*Text under study*
12

Coming from Haskell, I was reading about Idris' story regarding laziness (non-strictness). I trolled the recent release notes, and found code akin to the following

myIf : (b : Bool) -> (t : Lazy a) -> (e : Lazy a) -> a
myIf True t e = t
myIf False t e = e

I wrote a simple factorial function to test it

myFact : Int -> Int
myFact n = myIf (n == 1) 1 (n * myFact (n-1))

I ran it and it worked!

> myFact 5
120 : Int

I decided to break it by changing the type signature of myIf to

myIf : (b : Bool) -> a -> a -> a

I reloaded the idris repl, and ran myFact 5 again expecting an infinite recursion. To my surprise, it still worked the same way!

Can idris figure out when it should avoid strictness? Why didn't this recurse forever?

I'm using Idris 0.9.15 and none of the release notes between now and the linked notes, mention any changes.

mjgpy3
  • 8,597
  • 5
  • 30
  • 51
  • My REPL does the same thing. However, I appear to get an infinite loop if I call `myFact` with `:x` in the REPL, or compile to an executable. – C. Quilley Oct 02 '15 at 15:06
  • Possible duplicate of [Idris eager evaluation](http://stackoverflow.com/questions/23149532/idris-eager-evaluation) – Cactus Oct 06 '15 at 07:49

1 Answers1

19

The explanation is here: http://docs.idris-lang.org/en/latest/faq/faq.html#evaluation-at-the-repl-doesn-t-behave-as-i-expect-what-s-going-on

Compile time and run time evaluation semantics are different (necessarily so, since at compile time the type checker needs to evaluate expressions in the presence of unknown values), and the REPL is using the compile time notion, both for convenience and because it's useful to see how expressions reduce in the type checker.

*Task instructions*
Copy out every type signature that appears in the Idris laziness question, in the order they occur.

*Information provided*
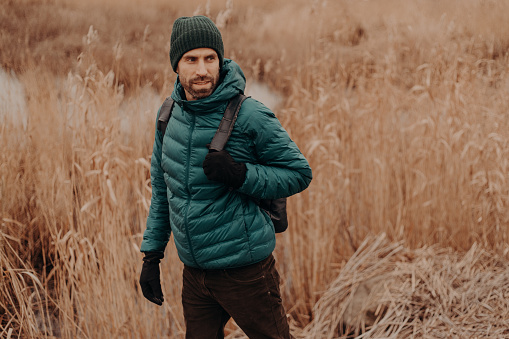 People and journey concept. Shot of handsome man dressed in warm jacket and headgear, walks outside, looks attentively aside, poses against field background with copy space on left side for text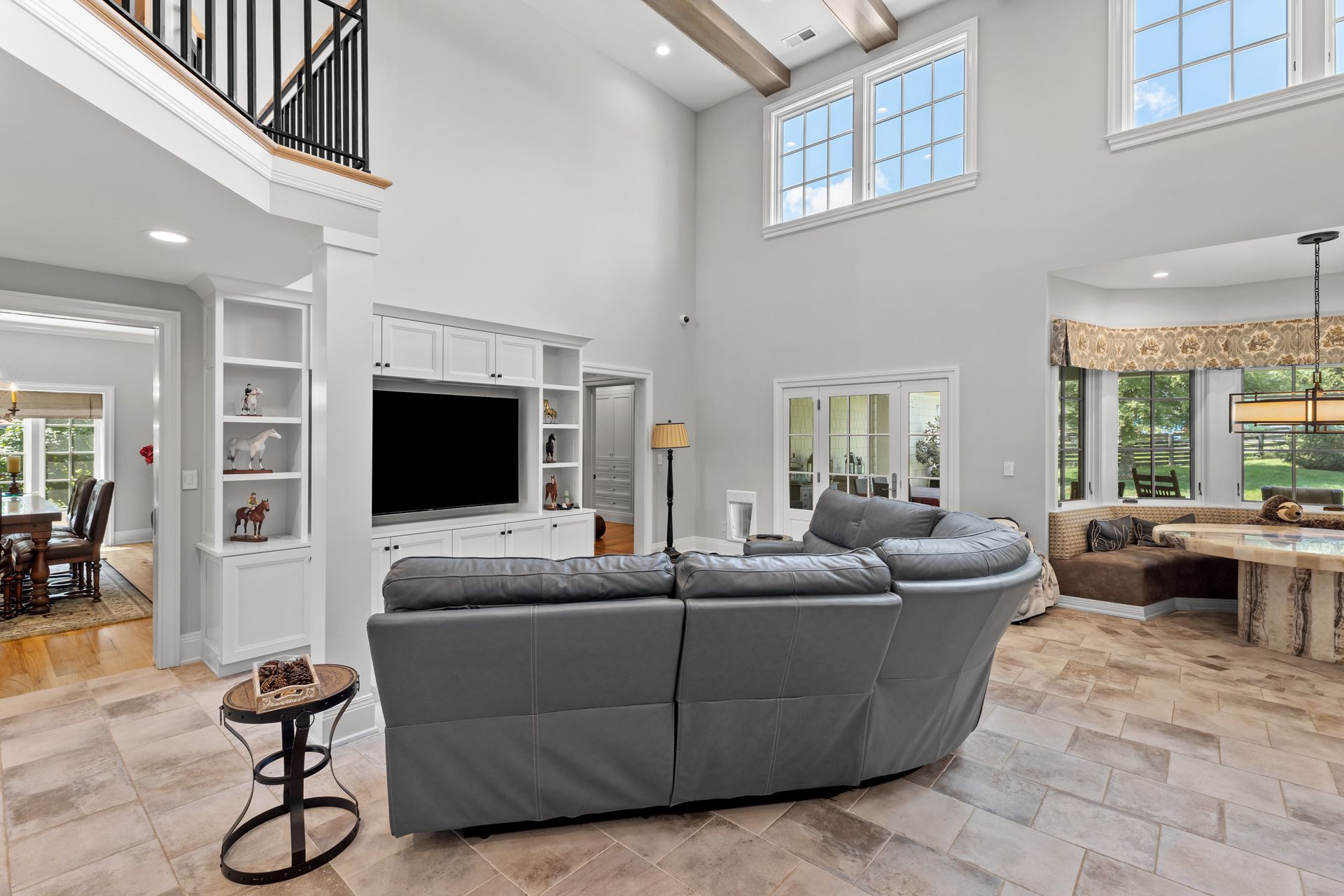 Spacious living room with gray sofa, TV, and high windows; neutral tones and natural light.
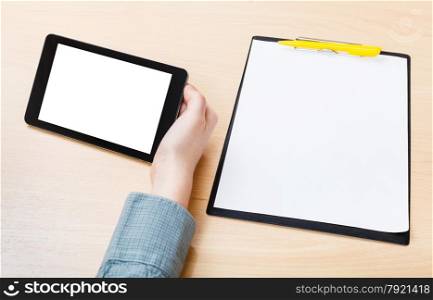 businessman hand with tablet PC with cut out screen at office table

*Written response*
myIf : (b : Bool) -> (t : Lazy a) -> (e : Lazy a) -> a
myFact : Int -> Int
myIf : (b : Bool) -> a -> a -> a